- _Task description_
Transcribe the data underneath exactly, keeping every word in place.

Records excerpted from a collection:
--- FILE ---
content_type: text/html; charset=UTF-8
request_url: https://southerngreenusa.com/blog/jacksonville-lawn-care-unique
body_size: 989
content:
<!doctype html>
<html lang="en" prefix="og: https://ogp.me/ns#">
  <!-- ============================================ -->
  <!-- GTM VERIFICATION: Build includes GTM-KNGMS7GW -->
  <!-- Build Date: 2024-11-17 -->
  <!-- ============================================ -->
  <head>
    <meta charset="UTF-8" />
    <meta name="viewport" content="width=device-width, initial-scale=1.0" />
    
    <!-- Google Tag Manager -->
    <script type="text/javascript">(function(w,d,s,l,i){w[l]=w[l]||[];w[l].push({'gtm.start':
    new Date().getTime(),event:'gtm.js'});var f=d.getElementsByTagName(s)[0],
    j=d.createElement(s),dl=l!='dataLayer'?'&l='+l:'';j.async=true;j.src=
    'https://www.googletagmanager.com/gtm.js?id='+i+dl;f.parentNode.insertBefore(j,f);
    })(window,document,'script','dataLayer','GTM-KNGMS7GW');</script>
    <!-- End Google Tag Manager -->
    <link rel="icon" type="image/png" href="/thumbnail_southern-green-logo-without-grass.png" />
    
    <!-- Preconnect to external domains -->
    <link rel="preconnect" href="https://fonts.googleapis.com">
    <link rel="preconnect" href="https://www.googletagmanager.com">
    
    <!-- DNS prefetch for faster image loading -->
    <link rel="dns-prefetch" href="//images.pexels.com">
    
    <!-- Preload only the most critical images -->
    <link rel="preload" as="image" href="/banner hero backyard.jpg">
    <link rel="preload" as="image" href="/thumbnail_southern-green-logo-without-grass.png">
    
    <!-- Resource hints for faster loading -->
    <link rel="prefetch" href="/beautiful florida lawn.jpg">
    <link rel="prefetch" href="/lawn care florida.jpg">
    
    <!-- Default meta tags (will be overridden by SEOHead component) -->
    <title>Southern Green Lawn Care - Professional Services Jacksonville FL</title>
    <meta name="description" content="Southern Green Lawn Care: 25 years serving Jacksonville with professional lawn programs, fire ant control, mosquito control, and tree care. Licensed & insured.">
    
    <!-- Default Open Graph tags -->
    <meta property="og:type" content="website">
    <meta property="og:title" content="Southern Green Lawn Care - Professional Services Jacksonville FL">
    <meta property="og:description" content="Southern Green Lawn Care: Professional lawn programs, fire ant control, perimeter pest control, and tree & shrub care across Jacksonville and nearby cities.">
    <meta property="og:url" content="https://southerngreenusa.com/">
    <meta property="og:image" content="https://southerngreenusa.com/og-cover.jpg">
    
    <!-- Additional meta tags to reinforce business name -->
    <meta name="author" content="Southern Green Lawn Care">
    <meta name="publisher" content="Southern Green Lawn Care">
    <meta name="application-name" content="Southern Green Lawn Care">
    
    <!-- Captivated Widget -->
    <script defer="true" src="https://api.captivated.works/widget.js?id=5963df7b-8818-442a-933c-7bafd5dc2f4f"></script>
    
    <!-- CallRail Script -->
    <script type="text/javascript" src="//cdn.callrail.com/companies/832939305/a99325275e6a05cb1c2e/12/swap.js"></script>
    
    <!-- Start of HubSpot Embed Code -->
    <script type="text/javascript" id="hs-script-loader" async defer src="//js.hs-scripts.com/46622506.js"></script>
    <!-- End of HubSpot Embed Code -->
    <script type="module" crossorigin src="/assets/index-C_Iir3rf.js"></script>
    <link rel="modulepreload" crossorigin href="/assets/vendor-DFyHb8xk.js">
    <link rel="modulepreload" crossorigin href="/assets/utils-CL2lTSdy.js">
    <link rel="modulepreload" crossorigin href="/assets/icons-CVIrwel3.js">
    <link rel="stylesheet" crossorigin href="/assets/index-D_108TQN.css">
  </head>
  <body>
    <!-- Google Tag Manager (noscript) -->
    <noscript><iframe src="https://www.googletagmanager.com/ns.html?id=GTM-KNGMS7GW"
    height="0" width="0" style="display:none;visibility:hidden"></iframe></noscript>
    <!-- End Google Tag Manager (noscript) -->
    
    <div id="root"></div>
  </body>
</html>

- _Result below_
--- FILE ---
content_type: text/html; charset=UTF-8
request_url: https://southerngreenusa.com/blog/jacksonville-lawn-care-unique
body_size: 989
content:
<!doctype html>
<html lang="en" prefix="og: https://ogp.me/ns#">
  <!-- ============================================ -->
  <!-- GTM VERIFICATION: Build includes GTM-KNGMS7GW -->
  <!-- Build Date: 2024-11-17 -->
  <!-- ============================================ -->
  <head>
    <meta charset="UTF-8" />
    <meta name="viewport" content="width=device-width, initial-scale=1.0" />
    
    <!-- Google Tag Manager -->
    <script type="text/javascript">(function(w,d,s,l,i){w[l]=w[l]||[];w[l].push({'gtm.start':
    new Date().getTime(),event:'gtm.js'});var f=d.getElementsByTagName(s)[0],
    j=d.createElement(s),dl=l!='dataLayer'?'&l='+l:'';j.async=true;j.src=
    'https://www.googletagmanager.com/gtm.js?id='+i+dl;f.parentNode.insertBefore(j,f);
    })(window,document,'script','dataLayer','GTM-KNGMS7GW');</script>
    <!-- End Google Tag Manager -->
    <link rel="icon" type="image/png" href="/thumbnail_southern-green-logo-without-grass.png" />
    
    <!-- Preconnect to external domains -->
    <link rel="preconnect" href="https://fonts.googleapis.com">
    <link rel="preconnect" href="https://www.googletagmanager.com">
    
    <!-- DNS prefetch for faster image loading -->
    <link rel="dns-prefetch" href="//images.pexels.com">
    
    <!-- Preload only the most critical images -->
    <link rel="preload" as="image" href="/banner hero backyard.jpg">
    <link rel="preload" as="image" href="/thumbnail_southern-green-logo-without-grass.png">
    
    <!-- Resource hints for faster loading -->
    <link rel="prefetch" href="/beautiful florida lawn.jpg">
    <link rel="prefetch" href="/lawn care florida.jpg">
    
    <!-- Default meta tags (will be overridden by SEOHead component) -->
    <title>Southern Green Lawn Care - Professional Services Jacksonville FL</title>
    <meta name="description" content="Southern Green Lawn Care: 25 years serving Jacksonville with professional lawn programs, fire ant control, mosquito control, and tree care. Licensed & insured.">
    
    <!-- Default Open Graph tags -->
    <meta property="og:type" content="website">
    <meta property="og:title" content="Southern Green Lawn Care - Professional Services Jacksonville FL">
    <meta property="og:description" content="Southern Green Lawn Care: Professional lawn programs, fire ant control, perimeter pest control, and tree & shrub care across Jacksonville and nearby cities.">
    <meta property="og:url" content="https://southerngreenusa.com/">
    <meta property="og:image" content="https://southerngreenusa.com/og-cover.jpg">
    
    <!-- Additional meta tags to reinforce business name -->
    <meta name="author" content="Southern Green Lawn Care">
    <meta name="publisher" content="Southern Green Lawn Care">
    <meta name="application-name" content="Southern Green Lawn Care">
    
    <!-- Captivated Widget -->
    <script defer="true" src="https://api.captivated.works/widget.js?id=5963df7b-8818-442a-933c-7bafd5dc2f4f"></script>
    
    <!-- CallRail Script -->
    <script type="text/javascript" src="//cdn.callrail.com/companies/832939305/a99325275e6a05cb1c2e/12/swap.js"></script>
    
    <!-- Start of HubSpot Embed Code -->
    <script type="text/javascript" id="hs-script-loader" async defer src="//js.hs-scripts.com/46622506.js"></script>
    <!-- End of HubSpot Embed Code -->
    <script type="module" crossorigin src="/assets/index-C_Iir3rf.js"></script>
    <link rel="modulepreload" crossorigin href="/assets/vendor-DFyHb8xk.js">
    <link rel="modulepreload" crossorigin href="/assets/utils-CL2lTSdy.js">
    <link rel="modulepreload" crossorigin href="/assets/icons-CVIrwel3.js">
    <link rel="stylesheet" crossorigin href="/assets/index-D_108TQN.css">
  </head>
  <body>
    <!-- Google Tag Manager (noscript) -->
    <noscript><iframe src="https://www.googletagmanager.com/ns.html?id=GTM-KNGMS7GW"
    height="0" width="0" style="display:none;visibility:hidden"></iframe></noscript>
    <!-- End Google Tag Manager (noscript) -->
    
    <div id="root"></div>
  </body>
</html>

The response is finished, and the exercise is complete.